(Collected data)

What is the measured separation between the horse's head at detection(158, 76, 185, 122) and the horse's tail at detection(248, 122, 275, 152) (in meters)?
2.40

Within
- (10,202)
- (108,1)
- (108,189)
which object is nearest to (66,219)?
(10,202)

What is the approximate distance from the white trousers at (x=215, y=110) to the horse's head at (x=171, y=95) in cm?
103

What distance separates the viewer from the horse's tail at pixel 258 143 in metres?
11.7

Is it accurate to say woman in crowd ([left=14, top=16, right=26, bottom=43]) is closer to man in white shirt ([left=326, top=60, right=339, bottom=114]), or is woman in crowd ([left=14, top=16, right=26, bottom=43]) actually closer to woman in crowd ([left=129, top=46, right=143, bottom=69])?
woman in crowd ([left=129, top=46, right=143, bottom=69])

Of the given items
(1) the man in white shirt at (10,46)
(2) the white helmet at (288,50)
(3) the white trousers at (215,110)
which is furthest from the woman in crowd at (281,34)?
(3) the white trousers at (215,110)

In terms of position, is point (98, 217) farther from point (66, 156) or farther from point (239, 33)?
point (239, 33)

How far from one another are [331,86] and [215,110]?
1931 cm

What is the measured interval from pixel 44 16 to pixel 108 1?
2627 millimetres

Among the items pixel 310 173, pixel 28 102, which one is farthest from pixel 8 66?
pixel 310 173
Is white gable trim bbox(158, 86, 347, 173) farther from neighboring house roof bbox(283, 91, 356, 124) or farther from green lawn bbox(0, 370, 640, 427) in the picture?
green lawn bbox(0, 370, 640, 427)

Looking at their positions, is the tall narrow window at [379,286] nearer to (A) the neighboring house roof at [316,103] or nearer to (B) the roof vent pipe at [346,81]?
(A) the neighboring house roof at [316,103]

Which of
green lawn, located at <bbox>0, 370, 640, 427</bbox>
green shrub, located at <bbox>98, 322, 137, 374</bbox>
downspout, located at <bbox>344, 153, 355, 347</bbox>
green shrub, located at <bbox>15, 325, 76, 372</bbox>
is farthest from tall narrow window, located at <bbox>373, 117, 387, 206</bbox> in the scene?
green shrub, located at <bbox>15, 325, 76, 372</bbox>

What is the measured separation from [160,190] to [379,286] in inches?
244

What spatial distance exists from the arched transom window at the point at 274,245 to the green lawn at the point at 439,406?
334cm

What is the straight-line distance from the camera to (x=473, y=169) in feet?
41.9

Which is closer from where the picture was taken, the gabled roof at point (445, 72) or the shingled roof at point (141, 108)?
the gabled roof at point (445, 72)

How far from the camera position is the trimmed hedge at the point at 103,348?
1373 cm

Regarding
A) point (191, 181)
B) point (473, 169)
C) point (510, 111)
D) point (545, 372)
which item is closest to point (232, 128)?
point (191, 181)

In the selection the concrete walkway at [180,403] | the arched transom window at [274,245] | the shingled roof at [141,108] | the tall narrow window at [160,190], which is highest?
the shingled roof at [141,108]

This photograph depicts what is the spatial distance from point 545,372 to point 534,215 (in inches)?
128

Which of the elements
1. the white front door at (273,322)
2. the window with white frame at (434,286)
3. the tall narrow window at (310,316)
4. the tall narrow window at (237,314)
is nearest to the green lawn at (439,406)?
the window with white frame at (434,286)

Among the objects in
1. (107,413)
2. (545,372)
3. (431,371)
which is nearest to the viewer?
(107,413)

WHAT TO WORK ON
Put the part of the records that opens with the line containing "Which is closer" and runs through the end of the records into a numbered list, skipping any blank lines.

RESULT BELOW
1. Which is closer from where the picture was taken, the gabled roof at point (445, 72) or the shingled roof at point (141, 108)?
2. the gabled roof at point (445, 72)
3. How far from the camera position is the trimmed hedge at the point at 103,348?
4. 1373 cm
5. Regarding
6. A) point (191, 181)
7. B) point (473, 169)
8. C) point (510, 111)
9. D) point (545, 372)
10. which item is closest to point (232, 128)?
11. point (191, 181)
12. In the selection the concrete walkway at [180,403] | the arched transom window at [274,245] | the shingled roof at [141,108] | the tall narrow window at [160,190], which is highest?
13. the shingled roof at [141,108]
14. This photograph depicts what is the spatial distance from point 545,372 to point 534,215 (in inches)?
15. 128
16. Which of the elements
17. 1. the white front door at (273,322)
18. 2. the window with white frame at (434,286)
19. 3. the tall narrow window at (310,316)
20. 4. the tall narrow window at (237,314)
21. is nearest to the green lawn at (439,406)?
22. the window with white frame at (434,286)
23. Among the objects in
24. 1. (107,413)
25. 2. (545,372)
26. 3. (431,371)
27. which is nearest to the viewer?
28. (107,413)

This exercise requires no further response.